(11)旧江尾発電所 大正の面影残す石造建築

重厚な石組み建築が見る人を圧倒する旧江尾発電所=鳥取県江府町
 大山の麓(ふもと)、鳥取県江府町の米子自動車道江府インターチェンジを降り、日野川沿いに車を走らせると、旧中国電力江尾発電所の建物が目に飛び込んできた。いかにも時代を感じさせる重厚な石組みが特徴で、周辺の山に見事に溶け込んでいた。

 近年、日本の近代化を支えた産業遺産の価値が見直され、この旧江尾発電所も現在日本に残る十一カ所の石造発電所の一つとして注目を集めている。

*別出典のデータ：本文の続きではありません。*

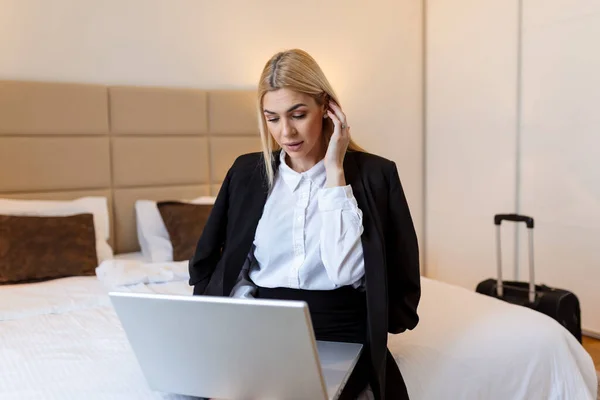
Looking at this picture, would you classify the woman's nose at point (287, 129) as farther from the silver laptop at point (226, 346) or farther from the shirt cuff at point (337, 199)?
the silver laptop at point (226, 346)

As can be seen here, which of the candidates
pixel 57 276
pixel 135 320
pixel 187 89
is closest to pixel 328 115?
pixel 135 320

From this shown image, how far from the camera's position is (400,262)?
1.45 metres

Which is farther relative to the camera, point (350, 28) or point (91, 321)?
point (350, 28)

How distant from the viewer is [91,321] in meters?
1.96

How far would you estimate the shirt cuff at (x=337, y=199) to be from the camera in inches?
54.6

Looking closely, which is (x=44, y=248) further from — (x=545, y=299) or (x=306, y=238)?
(x=545, y=299)

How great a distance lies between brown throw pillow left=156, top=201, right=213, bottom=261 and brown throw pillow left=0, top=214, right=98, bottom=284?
0.39m

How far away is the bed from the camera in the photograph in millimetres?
1581

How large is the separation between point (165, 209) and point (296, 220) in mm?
1687

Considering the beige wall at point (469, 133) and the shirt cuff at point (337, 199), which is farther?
the beige wall at point (469, 133)

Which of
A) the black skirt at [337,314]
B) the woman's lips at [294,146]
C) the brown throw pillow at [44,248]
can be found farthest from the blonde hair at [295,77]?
the brown throw pillow at [44,248]

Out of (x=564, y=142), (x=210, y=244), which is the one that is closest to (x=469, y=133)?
(x=564, y=142)

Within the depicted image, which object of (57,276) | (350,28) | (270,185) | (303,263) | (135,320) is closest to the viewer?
(135,320)

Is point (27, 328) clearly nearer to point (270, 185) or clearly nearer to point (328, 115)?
point (270, 185)
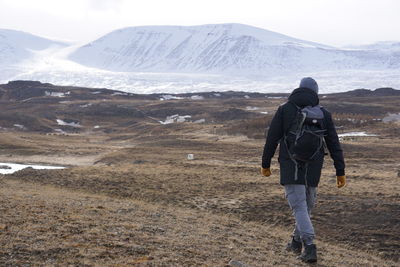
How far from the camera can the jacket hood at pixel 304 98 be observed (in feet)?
20.8

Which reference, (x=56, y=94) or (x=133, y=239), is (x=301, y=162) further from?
(x=56, y=94)

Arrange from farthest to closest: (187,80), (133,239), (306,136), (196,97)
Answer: (187,80) → (196,97) → (133,239) → (306,136)

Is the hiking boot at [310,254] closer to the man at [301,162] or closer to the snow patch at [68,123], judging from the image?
the man at [301,162]

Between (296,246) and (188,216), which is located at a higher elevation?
(296,246)

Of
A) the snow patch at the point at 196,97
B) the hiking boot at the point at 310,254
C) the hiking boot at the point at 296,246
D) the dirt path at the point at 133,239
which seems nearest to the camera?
the dirt path at the point at 133,239

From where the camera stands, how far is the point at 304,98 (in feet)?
20.9

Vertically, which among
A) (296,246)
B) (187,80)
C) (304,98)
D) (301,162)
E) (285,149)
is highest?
(304,98)

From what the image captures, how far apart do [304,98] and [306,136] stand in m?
0.51

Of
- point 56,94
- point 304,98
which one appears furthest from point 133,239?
point 56,94

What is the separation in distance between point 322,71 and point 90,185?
17302cm

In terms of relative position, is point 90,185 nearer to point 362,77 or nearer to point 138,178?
point 138,178

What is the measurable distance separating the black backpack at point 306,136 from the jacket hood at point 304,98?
0.08 meters

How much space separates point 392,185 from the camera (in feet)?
45.7

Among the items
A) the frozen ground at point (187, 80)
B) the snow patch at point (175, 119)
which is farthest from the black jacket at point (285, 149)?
the frozen ground at point (187, 80)
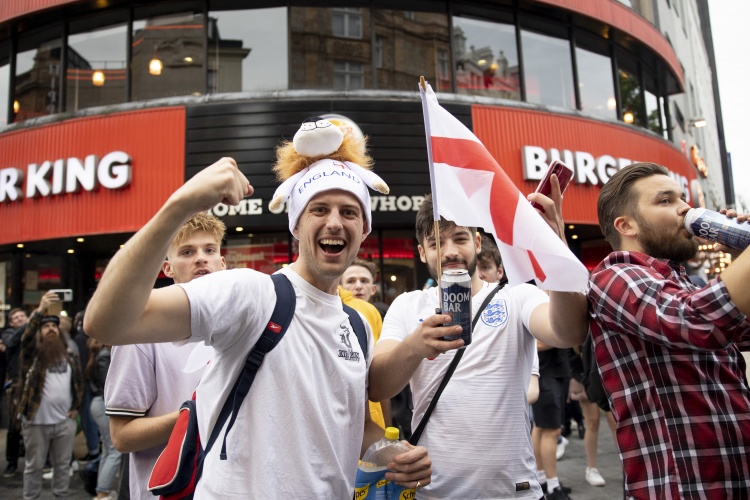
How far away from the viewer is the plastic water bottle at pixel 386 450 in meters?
2.25

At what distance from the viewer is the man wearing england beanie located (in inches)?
59.2

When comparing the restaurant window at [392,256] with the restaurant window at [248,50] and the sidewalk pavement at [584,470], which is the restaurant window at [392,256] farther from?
the sidewalk pavement at [584,470]

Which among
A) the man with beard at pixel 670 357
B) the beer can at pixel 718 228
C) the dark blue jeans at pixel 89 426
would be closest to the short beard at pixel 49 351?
the dark blue jeans at pixel 89 426

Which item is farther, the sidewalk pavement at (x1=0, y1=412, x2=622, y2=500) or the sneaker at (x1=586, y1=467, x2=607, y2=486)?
the sneaker at (x1=586, y1=467, x2=607, y2=486)

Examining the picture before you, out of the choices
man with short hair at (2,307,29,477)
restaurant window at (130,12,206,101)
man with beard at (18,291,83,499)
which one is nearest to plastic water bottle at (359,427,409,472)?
man with beard at (18,291,83,499)

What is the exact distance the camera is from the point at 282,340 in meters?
1.91

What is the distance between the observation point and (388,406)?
3.55 m

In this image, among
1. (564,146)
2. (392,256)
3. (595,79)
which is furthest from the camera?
(595,79)

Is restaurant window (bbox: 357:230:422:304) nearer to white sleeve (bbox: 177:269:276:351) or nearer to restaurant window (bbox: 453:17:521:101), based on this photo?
restaurant window (bbox: 453:17:521:101)

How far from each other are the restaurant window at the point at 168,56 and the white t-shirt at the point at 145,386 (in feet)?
34.2

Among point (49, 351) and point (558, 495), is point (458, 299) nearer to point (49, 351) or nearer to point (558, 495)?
point (558, 495)

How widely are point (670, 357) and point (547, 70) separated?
43.2 feet

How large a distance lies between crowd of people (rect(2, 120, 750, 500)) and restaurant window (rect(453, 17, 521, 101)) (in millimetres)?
10872

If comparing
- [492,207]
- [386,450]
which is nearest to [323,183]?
[492,207]
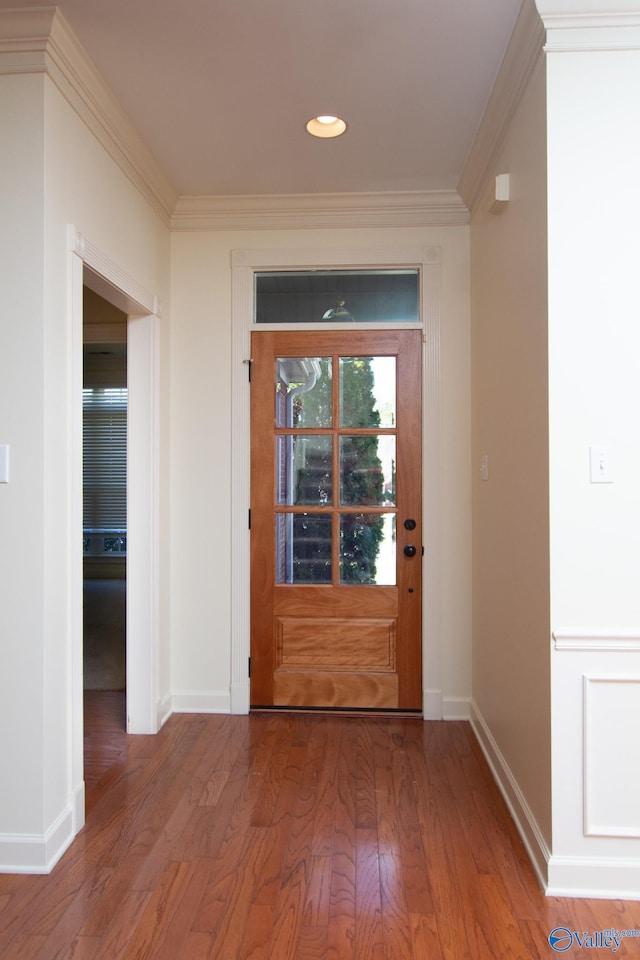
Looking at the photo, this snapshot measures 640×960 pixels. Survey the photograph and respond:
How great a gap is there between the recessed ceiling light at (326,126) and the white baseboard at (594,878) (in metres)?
2.87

 約九十年前の大正期に建築されたこの本館(平屋一部二階建て)は、日野川流域の人々に水力発電による電気を生み出す大切な役目を果たし、住民の日々の生活を支えた。ごつごつした重量感のあるルスティカ仕上げの本館外壁、おしゃれなアーチ型の窓といった外観は当時のままで、独特の味わいを感じさせる。イタリアの田舎に迷い込んだような気分にさせてくれるのも不思議だ。

 屋根はキングポスト・トラスという西洋の屋根構造によって瓦ぶきの屋根を支えていたが、歳月を経て近年、金属板にふき替えられている。当時としては、かなり先進的な技法を取り入れていたことに驚かされる。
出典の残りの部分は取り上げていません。